§ **Given passage**:
--- START ---
History of Onion Soup
You may be surprised to find out that this delicious soup has a really lengthy history. Experts seem to agree that onion soup has been made and eaten since ancient Roman times! But wait, why is onion soup considered such a French classic today? That’s because the modern day version of onion soup, often called French onion soup, was introduced in 18th century Paris, France. (3)
To this day, it’s easy to find onion soup on restaurant menus in Paris and other parts of France as well as around the entire world. It will likely be served in ramekins with gratinee (melted and slightly browned cheese on top) with baguette slices on the side.
So, how good for you is this onion soup? Check out the nutrition facts for one serving: (4)
- 223 calories
- 16.75 grams protein
- 11.57 grams fat
- 9.27 grams carbohydrates
- 1.5 grams fiber
- 542 milligrams sodium (36 percent DV)
- 27 micrograms vitamin B12 (27 percent DV)
- 0.248 mg milligrams B6 (19 percent DV)
- 308 IUs vitamin A (13 percent DV)
- 7 milligrams vitamin C (9 percent DV)
- 0.154 milligrams manganese (9 percent DV)
This is pretty impressive for an onion soup with just five ingredients. It’s packed full of bone broth, my favorite food for healing leaky gut. It’s also exceptional at protecting joints and keeping skin looking young. Additionally, bone broth boosts the immune system naturally by reducing inflammation and helping the gut get in tip-top shape.
How to Make Onion Soup
So how do you make this French onion soup? It’s actually super easy. First, you’re going to make some caramelized onions. This is a really important step to any good onion soup because the caramelized onions are the rich and delicious star of the show. If you don’t caramelize the onions first, this soup would turn out to be really unimpressive to say the least.
Next, you’ll add in your chicken broth and beef broth. If you have chicken or beef stock on hand, those can work too. All that’s left to do now is add some seasoning, bring it to a boil and then allow for some cooking time so this onion soup can reach its ultimate rich and flavorful potential. Let’s get started.
To begin, in a large stockpot over medium heat, melt the ghee. Then add in the sliced onions. If you want, you can replace the ghee with grass-fed butter or avocado oil. While some onion soups contain olive oil, I don’t recommend substituting olive oil because it does not have a high heat threshold.
--- END ---
[Records from a collection]
--- START ---
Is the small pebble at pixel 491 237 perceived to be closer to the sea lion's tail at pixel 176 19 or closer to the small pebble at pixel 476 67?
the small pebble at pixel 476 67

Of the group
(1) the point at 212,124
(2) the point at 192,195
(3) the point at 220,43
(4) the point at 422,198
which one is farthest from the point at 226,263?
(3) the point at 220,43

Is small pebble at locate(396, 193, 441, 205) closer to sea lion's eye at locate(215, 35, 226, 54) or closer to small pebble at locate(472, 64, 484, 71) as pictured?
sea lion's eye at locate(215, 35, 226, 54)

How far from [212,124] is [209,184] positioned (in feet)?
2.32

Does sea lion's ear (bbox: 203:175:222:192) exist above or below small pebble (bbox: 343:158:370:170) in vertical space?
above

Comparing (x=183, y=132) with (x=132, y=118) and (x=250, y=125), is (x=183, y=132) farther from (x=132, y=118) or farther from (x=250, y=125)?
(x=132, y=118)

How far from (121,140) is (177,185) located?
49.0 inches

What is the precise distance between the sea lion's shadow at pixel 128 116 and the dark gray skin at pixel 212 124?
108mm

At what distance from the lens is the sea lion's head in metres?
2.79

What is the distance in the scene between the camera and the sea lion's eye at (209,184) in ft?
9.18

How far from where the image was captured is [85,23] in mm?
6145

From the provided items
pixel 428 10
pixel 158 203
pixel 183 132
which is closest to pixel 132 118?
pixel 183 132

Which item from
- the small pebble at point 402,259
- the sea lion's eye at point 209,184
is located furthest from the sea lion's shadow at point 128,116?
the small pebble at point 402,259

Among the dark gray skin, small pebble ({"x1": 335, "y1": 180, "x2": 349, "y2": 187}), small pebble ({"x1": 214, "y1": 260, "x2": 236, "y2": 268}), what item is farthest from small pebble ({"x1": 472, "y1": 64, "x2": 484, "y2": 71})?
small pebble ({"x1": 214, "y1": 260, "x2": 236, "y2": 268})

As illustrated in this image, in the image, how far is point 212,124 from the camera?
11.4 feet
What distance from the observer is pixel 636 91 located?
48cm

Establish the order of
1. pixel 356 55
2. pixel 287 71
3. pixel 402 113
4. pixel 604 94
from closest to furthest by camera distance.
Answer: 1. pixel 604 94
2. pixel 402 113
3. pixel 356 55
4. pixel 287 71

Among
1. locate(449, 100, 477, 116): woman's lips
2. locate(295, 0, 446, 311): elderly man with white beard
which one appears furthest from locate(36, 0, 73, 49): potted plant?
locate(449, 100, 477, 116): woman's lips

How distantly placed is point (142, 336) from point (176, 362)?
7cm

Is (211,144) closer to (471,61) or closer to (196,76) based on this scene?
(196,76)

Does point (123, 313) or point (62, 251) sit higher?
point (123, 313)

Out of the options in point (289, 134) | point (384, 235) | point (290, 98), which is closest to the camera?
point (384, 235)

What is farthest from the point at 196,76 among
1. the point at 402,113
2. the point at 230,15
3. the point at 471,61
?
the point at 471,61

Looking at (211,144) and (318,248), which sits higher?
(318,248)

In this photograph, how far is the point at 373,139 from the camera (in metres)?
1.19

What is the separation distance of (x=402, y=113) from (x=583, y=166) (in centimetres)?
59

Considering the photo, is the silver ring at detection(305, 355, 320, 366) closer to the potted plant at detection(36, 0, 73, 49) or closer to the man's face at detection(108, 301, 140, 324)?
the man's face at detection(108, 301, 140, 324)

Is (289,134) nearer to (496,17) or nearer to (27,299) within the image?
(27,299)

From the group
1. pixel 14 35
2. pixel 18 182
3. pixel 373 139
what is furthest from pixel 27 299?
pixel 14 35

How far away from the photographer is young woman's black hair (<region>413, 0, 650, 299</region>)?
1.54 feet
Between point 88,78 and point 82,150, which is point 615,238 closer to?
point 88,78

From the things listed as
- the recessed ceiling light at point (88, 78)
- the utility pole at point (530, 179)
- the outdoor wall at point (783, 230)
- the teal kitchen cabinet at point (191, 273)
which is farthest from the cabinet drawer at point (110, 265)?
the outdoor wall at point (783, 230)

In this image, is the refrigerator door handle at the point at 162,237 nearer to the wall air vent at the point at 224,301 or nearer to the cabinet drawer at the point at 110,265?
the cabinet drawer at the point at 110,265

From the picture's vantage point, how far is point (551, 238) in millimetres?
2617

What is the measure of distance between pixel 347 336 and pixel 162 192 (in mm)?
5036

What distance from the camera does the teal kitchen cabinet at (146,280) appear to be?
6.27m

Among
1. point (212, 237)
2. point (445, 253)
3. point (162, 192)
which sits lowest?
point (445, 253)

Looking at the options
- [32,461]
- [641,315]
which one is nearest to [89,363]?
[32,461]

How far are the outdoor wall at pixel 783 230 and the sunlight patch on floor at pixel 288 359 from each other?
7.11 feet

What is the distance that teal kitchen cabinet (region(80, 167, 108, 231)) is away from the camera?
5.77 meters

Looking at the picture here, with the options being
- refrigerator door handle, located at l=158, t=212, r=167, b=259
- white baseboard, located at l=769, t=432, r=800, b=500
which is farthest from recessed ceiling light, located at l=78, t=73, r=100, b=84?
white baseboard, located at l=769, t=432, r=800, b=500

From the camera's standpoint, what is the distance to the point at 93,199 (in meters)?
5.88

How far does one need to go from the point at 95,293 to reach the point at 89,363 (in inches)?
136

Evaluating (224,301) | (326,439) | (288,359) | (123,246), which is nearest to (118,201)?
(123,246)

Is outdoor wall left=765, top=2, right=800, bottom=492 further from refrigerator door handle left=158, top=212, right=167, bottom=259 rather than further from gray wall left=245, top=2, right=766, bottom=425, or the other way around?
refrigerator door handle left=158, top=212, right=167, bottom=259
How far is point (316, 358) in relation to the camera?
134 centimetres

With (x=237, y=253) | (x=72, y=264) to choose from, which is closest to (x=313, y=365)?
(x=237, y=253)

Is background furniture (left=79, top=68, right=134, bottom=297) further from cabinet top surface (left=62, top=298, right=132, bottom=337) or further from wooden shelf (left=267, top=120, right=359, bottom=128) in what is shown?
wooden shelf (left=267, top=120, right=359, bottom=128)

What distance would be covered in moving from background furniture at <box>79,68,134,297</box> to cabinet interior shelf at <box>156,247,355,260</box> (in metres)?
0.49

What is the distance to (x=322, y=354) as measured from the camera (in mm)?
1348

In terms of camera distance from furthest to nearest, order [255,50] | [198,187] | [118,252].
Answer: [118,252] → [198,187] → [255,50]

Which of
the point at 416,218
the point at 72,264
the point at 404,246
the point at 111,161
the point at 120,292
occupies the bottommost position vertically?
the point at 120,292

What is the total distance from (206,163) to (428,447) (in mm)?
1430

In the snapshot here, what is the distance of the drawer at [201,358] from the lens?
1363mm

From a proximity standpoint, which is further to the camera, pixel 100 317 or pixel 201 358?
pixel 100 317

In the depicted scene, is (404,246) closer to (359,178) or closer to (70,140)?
--- END ---
§ **Assignment**: Can you repeat the onion soup text word for word, starting with "- 223 calories" and going on through "(27 percent DV)"? The listing has no connection to the onion soup text.

§ **Solution**:
- 223 calories
- 16.75 grams protein
- 11.57 grams fat
- 9.27 grams carbohydrates
- 1.5 grams fiber
- 542 milligrams sodium (36 percent DV)
- 27 micrograms vitamin B12 (27 percent DV)